» **Requirement**
Begin at the line containing "body_size: 127" and reproduce every line through the end of the entries below. Nothing else should appear.
= Beginning of Section =
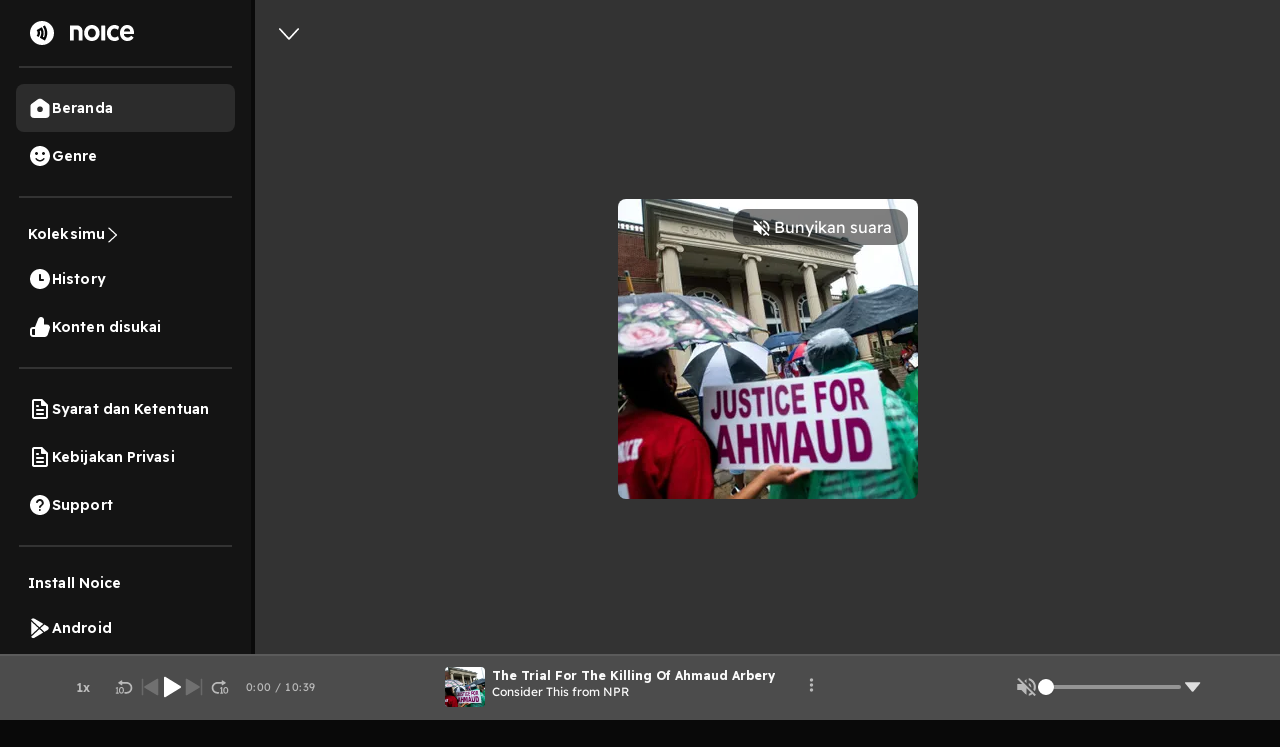

--- FILE ---
content_type: text/html; charset=utf-8
request_url: https://www.google.com/recaptcha/api2/aframe
body_size: 127
content:
<!DOCTYPE HTML><html><head><meta http-equiv="content-type" content="text/html; charset=UTF-8"></head><body><script nonce="bpsUgEIMR_UpEAJ8VAmNTA">/** Anti-fraud and anti-abuse applications only. See google.com/recaptcha */ try{var clients={'sodar':'https://pagead2.googlesyndication.com/pagead/sodar?'};window.addEventListener("message",function(a){try{if(a.source===window.parent){var b=JSON.parse(a.data);var c=clients[b['id']];if(c){var d=document.createElement('img');d.src=c+b['params']+'&rc='+(localStorage.getItem("rc::a")?sessionStorage.getItem("rc::b"):"");window.document.body.appendChild(d);sessionStorage.setItem("rc::e",parseInt(sessionStorage.getItem("rc::e")||0)+1);localStorage.setItem("rc::h",'1769044582806');}}}catch(b){}});window.parent.postMessage("_grecaptcha_ready", "*");}catch(b){}</script></body></html>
= End of Section =
» **Result of this exercise**
body_size: 127
content:
<!DOCTYPE HTML><html><head><meta http-equiv="content-type" content="text/html; charset=UTF-8"></head><body><script nonce="bpsUgEIMR_UpEAJ8VAmNTA">/** Anti-fraud and anti-abuse applications only. See google.com/recaptcha */ try{var clients={'sodar':'https://pagead2.googlesyndication.com/pagead/sodar?'};window.addEventListener("message",function(a){try{if(a.source===window.parent){var b=JSON.parse(a.data);var c=clients[b['id']];if(c){var d=document.createElement('img');d.src=c+b['params']+'&rc='+(localStorage.getItem("rc::a")?sessionStorage.getItem("rc::b"):"");window.document.body.appendChild(d);sessionStorage.setItem("rc::e",parseInt(sessionStorage.getItem("rc::e")||0)+1);localStorage.setItem("rc::h",'1769044582806');}}}catch(b){}});window.parent.postMessage("_grecaptcha_ready", "*");}catch(b){}</script></body></html>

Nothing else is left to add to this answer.